How to Increase the Efficiency of Transformer Networks
Google researchers Xin Wang and Nishanth Dikkala recently introduced a method to take advantage of increased token representation without increasing the computation cost in a way that is easy to implement, widely applicable, and requires minimal hyperparameter tuning.
Understanding Transformers
First, transformers divide the input into a sequence of tokens and then map each token to a token embedding. The Transformer then operates on these token embeddings using computation modules called layers. To achieve benefits of scale without increasing the compute burden, prior works have predominantly focused on efficiently scaling up the network parameters by conditionally activating a subset based on the input. Recent works have also established that a wider token representation helps in learning more complicated functions, but widening the representation vector requires increasing the model dimension which quadratically increases the amount of computation in feedforward computation.
Introducing AltUp
AltUp works by partitioning a widened representation vector into equal-sized blocks, processing only a single block at each layer, and using an efficient prediction-correction mechanism. This allows AltUp to keep the model dimension constant and take advantage of using an increased token dimension. The predictor and corrector computations only involve a limited number of vector additions and multiplications and incur negligible computation cost compared to the transformer.
Impressive Results
When evaluated on T5 models on various benchmark language tasks, models augmented with AltUp are uniformly faster than the extrapolated dense models at the same accuracy. For example, a T5 Large model augmented with AltUp leads to a 27%, 39%, 87%, and 29% speedup on GLUE, SuperGLUE, SQuAD, and Trivia-QA benchmarks, respectively.

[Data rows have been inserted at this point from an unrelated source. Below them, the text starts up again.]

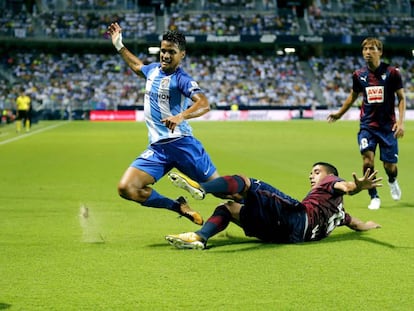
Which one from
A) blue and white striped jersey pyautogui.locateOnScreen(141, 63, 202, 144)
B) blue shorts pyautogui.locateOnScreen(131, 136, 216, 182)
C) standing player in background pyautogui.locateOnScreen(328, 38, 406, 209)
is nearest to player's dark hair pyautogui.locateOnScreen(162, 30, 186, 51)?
blue and white striped jersey pyautogui.locateOnScreen(141, 63, 202, 144)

Overall, AltUp consistently leads to models with better predictive performance than the corresponding baseline models with the same speed on all evaluated model sizes and benchmarks.
When applied to larger models, AltUp also demonstrated improved performance, proving its scalability and effectiveness.
In conclusion, AltUp is a groundbreaking method for making transformer networks more efficient without increasing the compute burden, and its impressive results make it a promising tool for future natural language processing and other AI applications.